国民年金を払っていないあなた、大損してますよ!

国民年金は日本国民なら20歳になったら加入しなくてはならないはずなのに、納付率が6割に満たないという調査結果が出ています。

年金財政はいずれ破たんするから年金保険料は払わないという若者が増えているからです。

確かに今の若者が高齢者の年金を負担しているにもかかわらず、自分たちはそれより少なくしかもらえないという世代間格差はいかんともしがたい問題です。

でも、保険料を払わないことは国民年金を受け取らないということです。
つまり、貯蓄などで老後資金を全額自力で準備することになります。

その選択は本当に合理的なのでしょうか?

国民年金の損得を検証してみる

国民年金の加入は国民の義務なので、損得で判断する本来は問題ではありません。
そこをあえて、損なのか得なのかをざっくり考えてみます。

国民年金の毎月の保険料は、1万6900円です。
満額の場合の払込期間は40年だとすると、払込総額は約800万円くらいになります。

それに対して受け取れる金額は(何歳まで生きるかで変わりますが)80歳まで生きたとして総額約1200万円です。
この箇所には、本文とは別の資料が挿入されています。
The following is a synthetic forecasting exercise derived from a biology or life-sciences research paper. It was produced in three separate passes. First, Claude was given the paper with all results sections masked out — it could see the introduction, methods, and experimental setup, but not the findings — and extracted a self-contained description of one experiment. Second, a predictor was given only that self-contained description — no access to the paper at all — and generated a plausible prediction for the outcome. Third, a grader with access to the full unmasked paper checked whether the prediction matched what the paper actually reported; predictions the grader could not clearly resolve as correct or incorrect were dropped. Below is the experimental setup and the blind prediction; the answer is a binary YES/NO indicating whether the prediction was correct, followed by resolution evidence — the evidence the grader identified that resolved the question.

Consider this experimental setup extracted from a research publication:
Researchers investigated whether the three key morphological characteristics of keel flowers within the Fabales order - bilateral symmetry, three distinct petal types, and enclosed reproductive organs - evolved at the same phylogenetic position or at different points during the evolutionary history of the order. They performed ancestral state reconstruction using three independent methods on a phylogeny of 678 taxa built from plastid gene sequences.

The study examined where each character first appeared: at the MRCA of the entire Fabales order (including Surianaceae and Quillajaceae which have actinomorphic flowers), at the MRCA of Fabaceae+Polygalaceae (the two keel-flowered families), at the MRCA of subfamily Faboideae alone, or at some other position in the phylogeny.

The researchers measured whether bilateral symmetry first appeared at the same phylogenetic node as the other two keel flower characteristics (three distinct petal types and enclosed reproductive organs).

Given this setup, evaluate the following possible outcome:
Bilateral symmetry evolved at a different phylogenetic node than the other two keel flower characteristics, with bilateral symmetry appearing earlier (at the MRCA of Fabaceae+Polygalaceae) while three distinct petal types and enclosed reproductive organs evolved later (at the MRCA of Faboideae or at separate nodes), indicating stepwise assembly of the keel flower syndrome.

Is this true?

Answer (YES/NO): YES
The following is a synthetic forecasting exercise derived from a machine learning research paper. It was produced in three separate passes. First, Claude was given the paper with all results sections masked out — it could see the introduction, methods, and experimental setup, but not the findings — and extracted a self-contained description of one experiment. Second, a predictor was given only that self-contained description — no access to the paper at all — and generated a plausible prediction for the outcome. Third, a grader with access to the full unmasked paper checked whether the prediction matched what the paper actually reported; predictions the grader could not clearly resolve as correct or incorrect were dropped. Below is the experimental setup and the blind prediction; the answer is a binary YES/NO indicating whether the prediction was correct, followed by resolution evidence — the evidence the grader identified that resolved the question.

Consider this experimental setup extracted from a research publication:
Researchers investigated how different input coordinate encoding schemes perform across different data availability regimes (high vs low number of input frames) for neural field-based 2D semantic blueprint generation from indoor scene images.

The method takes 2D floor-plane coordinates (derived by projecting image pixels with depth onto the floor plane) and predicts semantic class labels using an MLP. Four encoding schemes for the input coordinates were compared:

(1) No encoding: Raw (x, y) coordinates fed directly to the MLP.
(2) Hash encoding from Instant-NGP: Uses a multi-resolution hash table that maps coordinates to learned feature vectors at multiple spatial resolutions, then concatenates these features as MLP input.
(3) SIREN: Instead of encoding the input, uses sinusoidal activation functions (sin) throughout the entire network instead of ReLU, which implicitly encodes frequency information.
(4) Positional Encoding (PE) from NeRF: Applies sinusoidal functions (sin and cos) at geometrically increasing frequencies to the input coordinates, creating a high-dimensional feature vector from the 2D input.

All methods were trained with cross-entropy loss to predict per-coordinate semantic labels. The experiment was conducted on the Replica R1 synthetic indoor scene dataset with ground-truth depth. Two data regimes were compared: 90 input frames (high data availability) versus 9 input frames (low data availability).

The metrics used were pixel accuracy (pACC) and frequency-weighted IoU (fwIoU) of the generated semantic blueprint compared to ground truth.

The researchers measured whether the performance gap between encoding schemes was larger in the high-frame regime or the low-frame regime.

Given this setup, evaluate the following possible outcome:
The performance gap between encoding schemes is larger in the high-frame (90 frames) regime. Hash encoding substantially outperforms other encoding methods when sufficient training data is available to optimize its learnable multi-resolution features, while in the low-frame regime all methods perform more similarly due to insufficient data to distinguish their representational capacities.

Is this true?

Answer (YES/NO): NO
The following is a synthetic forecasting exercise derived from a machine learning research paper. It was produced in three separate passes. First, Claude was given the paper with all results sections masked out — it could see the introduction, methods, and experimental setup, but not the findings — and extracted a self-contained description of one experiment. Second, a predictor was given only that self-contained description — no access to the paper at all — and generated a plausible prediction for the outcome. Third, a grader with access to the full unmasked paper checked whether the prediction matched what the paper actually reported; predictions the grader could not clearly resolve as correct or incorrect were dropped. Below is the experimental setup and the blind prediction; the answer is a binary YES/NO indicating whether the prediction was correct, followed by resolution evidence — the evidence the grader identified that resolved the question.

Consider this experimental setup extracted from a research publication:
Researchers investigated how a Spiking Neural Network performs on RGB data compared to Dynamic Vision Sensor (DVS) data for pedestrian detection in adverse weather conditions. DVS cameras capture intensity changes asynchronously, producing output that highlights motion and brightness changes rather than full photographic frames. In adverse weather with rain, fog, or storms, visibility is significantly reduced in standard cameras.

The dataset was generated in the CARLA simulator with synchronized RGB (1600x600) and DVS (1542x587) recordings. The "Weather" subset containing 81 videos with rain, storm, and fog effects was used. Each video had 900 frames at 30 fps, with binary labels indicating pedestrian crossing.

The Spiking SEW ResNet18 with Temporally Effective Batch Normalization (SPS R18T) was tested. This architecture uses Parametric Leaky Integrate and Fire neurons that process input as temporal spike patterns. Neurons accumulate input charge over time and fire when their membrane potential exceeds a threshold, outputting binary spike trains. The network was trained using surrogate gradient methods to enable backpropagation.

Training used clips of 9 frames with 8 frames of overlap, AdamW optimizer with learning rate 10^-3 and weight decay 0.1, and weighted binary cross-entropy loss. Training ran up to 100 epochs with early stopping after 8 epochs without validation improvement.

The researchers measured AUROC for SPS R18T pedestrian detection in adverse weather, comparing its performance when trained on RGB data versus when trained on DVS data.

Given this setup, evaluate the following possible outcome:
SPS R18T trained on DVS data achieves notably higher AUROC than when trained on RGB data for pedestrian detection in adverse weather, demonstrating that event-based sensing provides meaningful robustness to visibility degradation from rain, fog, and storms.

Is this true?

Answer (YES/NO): YES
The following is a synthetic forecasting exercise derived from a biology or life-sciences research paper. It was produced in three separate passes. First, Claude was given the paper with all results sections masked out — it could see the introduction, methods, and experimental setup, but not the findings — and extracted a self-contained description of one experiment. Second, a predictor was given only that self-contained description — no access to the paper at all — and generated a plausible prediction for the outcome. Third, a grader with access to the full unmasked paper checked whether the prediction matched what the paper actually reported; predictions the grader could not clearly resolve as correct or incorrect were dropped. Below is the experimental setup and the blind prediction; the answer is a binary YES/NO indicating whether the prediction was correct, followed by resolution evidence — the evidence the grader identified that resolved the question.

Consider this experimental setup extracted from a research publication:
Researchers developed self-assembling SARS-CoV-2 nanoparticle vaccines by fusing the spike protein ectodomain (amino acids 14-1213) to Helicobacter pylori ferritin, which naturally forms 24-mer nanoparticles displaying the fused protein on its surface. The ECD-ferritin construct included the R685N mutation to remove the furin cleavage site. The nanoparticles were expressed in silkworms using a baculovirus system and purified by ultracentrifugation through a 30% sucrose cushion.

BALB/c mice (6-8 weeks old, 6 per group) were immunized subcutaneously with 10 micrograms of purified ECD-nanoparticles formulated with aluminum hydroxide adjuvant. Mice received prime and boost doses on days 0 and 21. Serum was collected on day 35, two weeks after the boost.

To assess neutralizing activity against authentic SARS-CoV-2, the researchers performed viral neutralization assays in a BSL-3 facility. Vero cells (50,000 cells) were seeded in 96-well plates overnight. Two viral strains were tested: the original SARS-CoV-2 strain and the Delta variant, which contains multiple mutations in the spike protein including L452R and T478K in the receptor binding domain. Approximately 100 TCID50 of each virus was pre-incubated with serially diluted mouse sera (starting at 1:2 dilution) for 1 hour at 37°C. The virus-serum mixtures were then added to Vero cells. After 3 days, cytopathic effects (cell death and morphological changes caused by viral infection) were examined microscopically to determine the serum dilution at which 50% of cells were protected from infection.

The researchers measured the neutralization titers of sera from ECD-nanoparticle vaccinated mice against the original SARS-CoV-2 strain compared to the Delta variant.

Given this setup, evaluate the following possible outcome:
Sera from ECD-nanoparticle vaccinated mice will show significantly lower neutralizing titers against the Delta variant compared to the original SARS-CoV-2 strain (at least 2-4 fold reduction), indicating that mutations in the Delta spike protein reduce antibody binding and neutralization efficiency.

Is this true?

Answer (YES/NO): YES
800万円の支払総額で、1200万円受け取ることができる。
老齢年金は生きている限り一生涯受け取れますので、長生きすればするほど受取総額が増えるということになります。

個人年金など民間の金融商品でこれほど効率よく準備するのは至難の業です。

なぜ、こんなことができるのか。
それは、国民年金の給付の財源は保険料からだけでないからです。
給付の半分は税金で賄われているのです。

国民年金の原資となる税金とは、全国民が負担している消費税です。
つまり、国民年金保険料を払わない人は自分が負担した消費税をドブに捨てているのと同じことをしているのです。

メリットは利回りだけではない!

国民年金は利回りで他の金融商品に圧勝ですが、メリットはそれだけではありません。

年金制度というと、まずは老後資金をイメージします。
ところが、公的年金制度の役割はそれだけではありません。
まず、亡くなった時に遺族の生活保障の役割を持つ「遺族年金」、そして重度の障害になったときの所得保障である「障害年金」があります。
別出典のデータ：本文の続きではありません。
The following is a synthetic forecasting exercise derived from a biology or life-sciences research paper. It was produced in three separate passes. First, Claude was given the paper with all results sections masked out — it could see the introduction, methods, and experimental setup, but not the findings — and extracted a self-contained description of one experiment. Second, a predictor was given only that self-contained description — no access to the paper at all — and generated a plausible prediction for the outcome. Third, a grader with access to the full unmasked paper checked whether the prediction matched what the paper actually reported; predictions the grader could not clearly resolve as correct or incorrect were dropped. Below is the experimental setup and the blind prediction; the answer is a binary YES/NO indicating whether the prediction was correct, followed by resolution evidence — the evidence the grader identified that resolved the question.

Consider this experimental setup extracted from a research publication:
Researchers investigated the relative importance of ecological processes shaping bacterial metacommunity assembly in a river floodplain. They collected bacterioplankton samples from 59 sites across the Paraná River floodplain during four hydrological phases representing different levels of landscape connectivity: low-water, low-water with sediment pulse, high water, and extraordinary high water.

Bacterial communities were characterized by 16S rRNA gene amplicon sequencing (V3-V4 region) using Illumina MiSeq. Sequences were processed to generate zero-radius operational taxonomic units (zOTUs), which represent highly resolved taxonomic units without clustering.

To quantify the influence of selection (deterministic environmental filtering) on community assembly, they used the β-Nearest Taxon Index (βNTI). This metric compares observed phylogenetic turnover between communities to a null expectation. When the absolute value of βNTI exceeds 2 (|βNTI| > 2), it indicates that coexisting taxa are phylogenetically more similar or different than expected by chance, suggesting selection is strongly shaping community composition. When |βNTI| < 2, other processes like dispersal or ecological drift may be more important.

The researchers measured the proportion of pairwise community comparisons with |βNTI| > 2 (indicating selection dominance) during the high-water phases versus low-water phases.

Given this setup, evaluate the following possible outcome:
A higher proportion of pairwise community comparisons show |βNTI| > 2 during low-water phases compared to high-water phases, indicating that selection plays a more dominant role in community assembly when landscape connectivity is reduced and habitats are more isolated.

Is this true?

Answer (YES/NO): NO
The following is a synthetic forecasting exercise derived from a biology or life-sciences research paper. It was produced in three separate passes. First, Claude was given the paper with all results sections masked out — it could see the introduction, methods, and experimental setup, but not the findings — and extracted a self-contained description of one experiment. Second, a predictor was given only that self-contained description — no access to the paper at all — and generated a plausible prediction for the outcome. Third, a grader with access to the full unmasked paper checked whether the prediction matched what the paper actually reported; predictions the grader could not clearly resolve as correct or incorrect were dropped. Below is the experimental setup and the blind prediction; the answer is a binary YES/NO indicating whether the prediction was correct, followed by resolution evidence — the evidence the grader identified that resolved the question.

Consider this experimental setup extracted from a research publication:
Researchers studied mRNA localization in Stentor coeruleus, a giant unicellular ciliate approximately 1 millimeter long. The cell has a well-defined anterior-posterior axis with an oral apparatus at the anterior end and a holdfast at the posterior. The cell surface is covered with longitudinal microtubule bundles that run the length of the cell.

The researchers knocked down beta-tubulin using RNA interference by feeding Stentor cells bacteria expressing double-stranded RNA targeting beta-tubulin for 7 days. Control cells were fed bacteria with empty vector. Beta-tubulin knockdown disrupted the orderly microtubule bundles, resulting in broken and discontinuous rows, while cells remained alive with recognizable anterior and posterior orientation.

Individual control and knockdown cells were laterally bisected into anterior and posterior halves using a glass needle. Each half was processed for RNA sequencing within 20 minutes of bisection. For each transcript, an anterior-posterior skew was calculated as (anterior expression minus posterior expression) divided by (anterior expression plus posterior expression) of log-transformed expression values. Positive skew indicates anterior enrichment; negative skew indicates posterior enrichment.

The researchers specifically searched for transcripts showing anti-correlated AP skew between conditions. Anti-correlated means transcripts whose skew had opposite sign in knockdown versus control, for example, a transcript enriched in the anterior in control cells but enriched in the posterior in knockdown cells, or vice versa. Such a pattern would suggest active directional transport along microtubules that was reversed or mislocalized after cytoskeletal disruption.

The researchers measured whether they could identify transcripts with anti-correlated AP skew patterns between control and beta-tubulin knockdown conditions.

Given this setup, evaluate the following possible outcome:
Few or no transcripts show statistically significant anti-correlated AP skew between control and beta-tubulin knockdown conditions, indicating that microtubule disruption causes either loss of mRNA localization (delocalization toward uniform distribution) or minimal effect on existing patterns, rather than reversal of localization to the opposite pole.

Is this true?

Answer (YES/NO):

これらを個別に自力で準備するにはまたまたお金がかかります。
どう考えても公的年金を優先するのが合理的です。

そして国民年金保険料は所得税の計算上、「全額所得控除」の対象となります。
つまり、保険料を払うと節税になります。

民間の生命保険はいくら保険料を払っても現在は最高4万円までしか所得控除の対象になりませんので、節税という観点から言っても、国民年金が有利です。

もうひとつ、忘れてはならないのは国民年金の保険料を払っていない人はIdecoなど確定拠出年金に拠出できません。
節税しながら老後資金を準備する機会を失うことになります。

将来に渡って安心か

というわけで、意外にもメリット大の国民年金でしたが、気になることもありますね。
自分達が高齢者になる頃には払い損になるのでは?という疑問です。

例えば、今後支給開始年齢が65歳から70歳とかに引き上げられて、結局もらえないまま死んでしまうのでは?などという心配もありますね。
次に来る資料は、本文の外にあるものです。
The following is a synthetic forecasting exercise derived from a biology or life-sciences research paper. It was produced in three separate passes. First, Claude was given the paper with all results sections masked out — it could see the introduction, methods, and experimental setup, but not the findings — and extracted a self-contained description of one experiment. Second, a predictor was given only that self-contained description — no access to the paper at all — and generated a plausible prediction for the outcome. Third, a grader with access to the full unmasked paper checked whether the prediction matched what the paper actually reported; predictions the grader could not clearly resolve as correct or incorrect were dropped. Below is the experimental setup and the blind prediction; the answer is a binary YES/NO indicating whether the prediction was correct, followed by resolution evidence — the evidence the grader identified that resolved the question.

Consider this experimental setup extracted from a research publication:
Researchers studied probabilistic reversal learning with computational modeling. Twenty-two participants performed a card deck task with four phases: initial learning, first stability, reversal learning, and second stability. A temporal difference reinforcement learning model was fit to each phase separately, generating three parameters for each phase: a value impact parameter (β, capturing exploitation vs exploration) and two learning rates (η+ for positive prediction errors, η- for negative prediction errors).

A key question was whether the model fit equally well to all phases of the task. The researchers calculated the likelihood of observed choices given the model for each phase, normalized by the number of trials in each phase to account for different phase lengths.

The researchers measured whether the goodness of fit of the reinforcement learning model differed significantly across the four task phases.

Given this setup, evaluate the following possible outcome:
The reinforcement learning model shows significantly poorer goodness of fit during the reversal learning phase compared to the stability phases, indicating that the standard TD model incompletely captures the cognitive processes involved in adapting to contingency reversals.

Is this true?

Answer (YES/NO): NO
こちらの損益分岐点の試算などは省きますが、結論から言うとそのような不利益変更があったとしても国民年金の保険料は払ったほうがいいと考えます。

その理由のひとつは厚生年金は「60代前半の給付の段階的廃止」など大きな給付削減があるのに対し、国民年金は大きな変更がないことです。

むしろ、消費税増税して国民年金の給付財源確保など制度を維持する姿勢が明確になっています。

もうひとつの理由は、たとえ損得のバランスが崩れても「生きている限りずっと受け取れる年金」であること「障害年金・遺族年金という保険的機能」をすべて自力で準備するのは合理的でないからです。

もちろん、今後不利益な変更がある可能性は否定できません。
しかも、現時点で国民年金だけで老後の生活費をすべて賄うことはできないでしょう。
ですから、老後の生活の基礎部分はまず「公的年金」で賄い、足りない部分を確定拠出年などの自助努力で上乗せする、これがセオリーだと思います。